Long story short, I started doing a small project on my '99 K2500 that turned into one of those "well, while I've got it apart, I might as well replace the _______" you know how those go....

My front shocks are not looking so great, the one looks like its starting to leak a little, and the are both pretty rusty. I believe them to be the originals. I'd like to replace them with something thats going to be good for plowing. Ride quality I am not overly concerned about. Its a work truck, its never gonna ride like a Cadillac nor do I expect it to. I was looking into the Monroe air shocks, but they dont make them for this truck and after about an hour of measuring and browsing through their catalog comparing specifications, I can't find anything thats even close that I could make work. 
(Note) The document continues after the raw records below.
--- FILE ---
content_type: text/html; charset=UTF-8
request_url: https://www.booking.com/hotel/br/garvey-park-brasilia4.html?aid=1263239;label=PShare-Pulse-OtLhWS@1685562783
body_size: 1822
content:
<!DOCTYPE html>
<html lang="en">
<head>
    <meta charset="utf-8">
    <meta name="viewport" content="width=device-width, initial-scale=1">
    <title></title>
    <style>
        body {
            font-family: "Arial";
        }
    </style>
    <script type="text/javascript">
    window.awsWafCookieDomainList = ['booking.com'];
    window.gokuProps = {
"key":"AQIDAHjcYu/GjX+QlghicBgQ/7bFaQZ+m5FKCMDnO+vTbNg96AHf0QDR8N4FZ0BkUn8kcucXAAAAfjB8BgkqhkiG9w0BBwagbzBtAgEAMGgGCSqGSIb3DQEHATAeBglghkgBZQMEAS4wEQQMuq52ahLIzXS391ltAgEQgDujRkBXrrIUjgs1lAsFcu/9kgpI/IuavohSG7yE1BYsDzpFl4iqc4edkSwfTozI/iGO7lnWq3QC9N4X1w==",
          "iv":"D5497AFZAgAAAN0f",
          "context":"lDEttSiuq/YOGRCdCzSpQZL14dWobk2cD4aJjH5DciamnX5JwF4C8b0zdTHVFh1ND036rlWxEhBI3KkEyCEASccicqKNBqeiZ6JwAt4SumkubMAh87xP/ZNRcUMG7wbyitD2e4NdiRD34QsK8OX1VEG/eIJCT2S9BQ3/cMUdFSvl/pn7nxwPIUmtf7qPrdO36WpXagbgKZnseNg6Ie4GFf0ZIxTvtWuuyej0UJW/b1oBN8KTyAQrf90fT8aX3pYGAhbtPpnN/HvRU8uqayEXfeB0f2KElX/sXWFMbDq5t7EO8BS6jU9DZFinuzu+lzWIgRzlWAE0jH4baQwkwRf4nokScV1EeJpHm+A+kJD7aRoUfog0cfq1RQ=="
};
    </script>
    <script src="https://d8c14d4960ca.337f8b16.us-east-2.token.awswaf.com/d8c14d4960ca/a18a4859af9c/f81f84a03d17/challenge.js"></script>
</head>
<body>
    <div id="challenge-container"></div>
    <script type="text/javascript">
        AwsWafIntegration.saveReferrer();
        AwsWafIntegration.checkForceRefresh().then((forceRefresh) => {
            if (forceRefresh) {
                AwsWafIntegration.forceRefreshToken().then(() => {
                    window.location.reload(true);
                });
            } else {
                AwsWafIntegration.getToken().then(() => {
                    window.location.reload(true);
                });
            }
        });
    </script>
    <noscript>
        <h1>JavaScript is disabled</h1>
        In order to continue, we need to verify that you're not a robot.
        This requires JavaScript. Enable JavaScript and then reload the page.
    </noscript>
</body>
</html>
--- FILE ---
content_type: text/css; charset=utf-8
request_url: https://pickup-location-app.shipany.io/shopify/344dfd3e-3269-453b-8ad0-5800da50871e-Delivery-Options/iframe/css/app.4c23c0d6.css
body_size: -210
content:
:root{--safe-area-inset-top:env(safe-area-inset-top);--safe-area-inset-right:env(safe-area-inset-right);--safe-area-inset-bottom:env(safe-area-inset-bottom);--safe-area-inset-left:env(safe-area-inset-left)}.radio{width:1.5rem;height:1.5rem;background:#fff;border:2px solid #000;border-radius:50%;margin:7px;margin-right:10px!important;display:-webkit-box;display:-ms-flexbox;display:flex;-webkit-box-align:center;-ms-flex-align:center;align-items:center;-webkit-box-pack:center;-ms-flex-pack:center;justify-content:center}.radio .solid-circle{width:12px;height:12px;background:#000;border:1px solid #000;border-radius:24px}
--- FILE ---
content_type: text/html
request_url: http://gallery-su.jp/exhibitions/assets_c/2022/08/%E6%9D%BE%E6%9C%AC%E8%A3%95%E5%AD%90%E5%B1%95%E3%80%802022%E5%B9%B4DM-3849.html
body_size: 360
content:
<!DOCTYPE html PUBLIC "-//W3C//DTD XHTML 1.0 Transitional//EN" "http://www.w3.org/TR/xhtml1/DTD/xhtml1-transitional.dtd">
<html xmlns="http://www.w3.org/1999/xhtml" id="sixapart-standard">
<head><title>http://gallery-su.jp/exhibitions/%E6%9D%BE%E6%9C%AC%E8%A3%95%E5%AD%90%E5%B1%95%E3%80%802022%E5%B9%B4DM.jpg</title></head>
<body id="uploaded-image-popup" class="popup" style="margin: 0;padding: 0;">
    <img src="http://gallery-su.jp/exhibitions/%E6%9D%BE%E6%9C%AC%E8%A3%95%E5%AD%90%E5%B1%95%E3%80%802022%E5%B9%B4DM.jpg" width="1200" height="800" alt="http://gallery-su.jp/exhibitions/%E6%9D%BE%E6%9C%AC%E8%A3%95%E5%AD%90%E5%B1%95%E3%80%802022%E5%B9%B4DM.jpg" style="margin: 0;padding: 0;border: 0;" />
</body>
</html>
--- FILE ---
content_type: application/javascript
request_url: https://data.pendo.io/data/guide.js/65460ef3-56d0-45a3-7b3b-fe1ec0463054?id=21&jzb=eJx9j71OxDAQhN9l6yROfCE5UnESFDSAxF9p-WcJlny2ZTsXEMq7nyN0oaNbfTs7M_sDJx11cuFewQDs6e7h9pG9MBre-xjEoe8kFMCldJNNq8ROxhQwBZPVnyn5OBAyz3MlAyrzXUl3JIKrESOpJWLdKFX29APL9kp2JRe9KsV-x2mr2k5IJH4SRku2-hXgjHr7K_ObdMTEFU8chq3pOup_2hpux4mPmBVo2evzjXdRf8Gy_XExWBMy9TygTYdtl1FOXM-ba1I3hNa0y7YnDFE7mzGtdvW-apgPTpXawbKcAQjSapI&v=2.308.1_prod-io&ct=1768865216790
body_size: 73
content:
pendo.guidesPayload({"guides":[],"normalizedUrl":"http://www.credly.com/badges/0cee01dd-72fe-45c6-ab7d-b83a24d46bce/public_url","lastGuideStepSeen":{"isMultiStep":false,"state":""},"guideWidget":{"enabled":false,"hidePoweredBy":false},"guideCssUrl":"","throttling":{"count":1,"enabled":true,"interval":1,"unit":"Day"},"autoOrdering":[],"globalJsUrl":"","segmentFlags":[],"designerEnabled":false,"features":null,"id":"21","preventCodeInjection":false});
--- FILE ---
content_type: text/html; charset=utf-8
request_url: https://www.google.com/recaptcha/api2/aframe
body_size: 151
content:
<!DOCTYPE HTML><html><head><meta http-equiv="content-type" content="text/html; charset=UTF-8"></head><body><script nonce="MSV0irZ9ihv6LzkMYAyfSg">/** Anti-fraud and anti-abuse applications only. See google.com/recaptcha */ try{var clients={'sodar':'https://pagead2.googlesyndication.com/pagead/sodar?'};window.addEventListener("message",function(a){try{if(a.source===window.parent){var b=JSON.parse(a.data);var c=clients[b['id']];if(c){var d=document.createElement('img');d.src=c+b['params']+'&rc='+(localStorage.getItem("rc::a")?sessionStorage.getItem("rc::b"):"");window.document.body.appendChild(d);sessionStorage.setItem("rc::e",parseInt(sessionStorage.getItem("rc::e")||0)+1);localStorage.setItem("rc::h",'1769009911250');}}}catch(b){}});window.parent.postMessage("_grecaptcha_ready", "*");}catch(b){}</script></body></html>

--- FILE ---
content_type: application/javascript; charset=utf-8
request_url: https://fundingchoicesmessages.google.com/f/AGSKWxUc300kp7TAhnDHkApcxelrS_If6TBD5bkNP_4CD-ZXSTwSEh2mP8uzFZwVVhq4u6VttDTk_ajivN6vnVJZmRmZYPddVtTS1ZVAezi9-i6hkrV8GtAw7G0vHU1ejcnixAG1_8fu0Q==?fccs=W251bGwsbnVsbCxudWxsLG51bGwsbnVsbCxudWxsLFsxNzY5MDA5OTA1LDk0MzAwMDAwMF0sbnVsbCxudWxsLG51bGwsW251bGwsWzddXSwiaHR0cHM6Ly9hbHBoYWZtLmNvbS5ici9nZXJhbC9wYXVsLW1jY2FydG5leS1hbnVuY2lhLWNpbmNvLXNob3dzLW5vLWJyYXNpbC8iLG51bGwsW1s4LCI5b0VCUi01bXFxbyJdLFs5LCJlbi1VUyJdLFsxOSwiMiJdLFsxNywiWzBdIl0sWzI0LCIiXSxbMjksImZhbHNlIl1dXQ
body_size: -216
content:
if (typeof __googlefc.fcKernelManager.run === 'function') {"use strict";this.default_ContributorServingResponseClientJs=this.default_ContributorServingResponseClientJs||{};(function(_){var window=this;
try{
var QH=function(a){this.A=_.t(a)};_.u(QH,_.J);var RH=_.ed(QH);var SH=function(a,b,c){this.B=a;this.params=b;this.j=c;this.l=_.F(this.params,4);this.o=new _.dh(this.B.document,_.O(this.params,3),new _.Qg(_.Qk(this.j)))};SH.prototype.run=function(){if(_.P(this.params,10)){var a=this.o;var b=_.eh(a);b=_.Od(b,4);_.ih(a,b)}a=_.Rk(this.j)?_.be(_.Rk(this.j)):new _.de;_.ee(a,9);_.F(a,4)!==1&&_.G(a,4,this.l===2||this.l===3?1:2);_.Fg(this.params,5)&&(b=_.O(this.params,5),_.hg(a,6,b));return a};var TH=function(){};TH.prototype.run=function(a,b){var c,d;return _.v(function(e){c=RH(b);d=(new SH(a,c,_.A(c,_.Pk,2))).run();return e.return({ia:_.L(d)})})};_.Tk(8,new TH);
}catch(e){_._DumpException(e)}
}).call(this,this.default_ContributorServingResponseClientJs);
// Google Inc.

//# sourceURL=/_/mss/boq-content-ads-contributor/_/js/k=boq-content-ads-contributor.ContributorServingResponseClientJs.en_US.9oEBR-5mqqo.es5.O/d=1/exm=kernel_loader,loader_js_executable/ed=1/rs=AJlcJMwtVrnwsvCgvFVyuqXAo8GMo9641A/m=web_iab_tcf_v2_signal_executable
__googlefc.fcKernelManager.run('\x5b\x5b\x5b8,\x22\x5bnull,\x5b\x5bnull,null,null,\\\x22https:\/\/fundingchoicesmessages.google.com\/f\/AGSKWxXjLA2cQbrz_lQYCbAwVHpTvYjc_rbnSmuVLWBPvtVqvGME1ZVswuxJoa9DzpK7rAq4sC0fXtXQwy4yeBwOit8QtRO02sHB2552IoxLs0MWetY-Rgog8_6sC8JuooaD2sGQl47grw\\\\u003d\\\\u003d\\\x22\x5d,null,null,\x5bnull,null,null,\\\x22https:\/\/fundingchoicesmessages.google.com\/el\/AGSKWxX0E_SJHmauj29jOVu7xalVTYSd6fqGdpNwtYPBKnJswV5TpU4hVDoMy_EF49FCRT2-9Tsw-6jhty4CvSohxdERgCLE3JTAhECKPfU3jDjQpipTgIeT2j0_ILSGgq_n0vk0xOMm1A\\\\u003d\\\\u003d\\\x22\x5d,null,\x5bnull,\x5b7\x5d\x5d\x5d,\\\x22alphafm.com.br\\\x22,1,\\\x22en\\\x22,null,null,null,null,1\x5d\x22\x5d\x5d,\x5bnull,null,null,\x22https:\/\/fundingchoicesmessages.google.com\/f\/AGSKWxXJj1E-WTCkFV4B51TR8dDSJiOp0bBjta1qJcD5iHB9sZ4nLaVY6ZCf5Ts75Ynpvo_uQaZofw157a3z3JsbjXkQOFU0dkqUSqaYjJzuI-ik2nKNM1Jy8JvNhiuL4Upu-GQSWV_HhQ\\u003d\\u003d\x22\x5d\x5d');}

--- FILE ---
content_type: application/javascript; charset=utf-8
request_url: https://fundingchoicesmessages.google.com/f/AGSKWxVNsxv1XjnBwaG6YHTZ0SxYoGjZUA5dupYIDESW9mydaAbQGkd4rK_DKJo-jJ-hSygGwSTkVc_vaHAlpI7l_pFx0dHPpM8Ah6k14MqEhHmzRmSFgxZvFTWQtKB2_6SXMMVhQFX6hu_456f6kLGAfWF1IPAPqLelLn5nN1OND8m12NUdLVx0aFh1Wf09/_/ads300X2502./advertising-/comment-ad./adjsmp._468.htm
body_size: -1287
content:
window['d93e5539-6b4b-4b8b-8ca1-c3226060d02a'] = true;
So what do you guys recommend? I was looking at the Monroe Reflex series or the Rancho RS5000 shocks as a starting point.


----------



## 496 BB (Feb 11, 2010)

I got Bilstein 5000 series and they are OK. Seems to stiff for me but I dont plow with that truck either. Ive had em for years with no probs. I know I think Firestone makes a front air shock but not sure about your model. They arent cheap either. Ive heard Sensa Tracs are decent. Lots of choices.


----------



## 70monte (Feb 5, 2008)

I've got Monroe Gas Magnums on my 98 K3500 and they ride pretty good and are supposed to be a heavy duty shock.

Wayne


----------



## k&j Landscaping (Nov 17, 2008)

Put a set of KYB Monomax on my 05 and love them. Been a real good replacement.


----------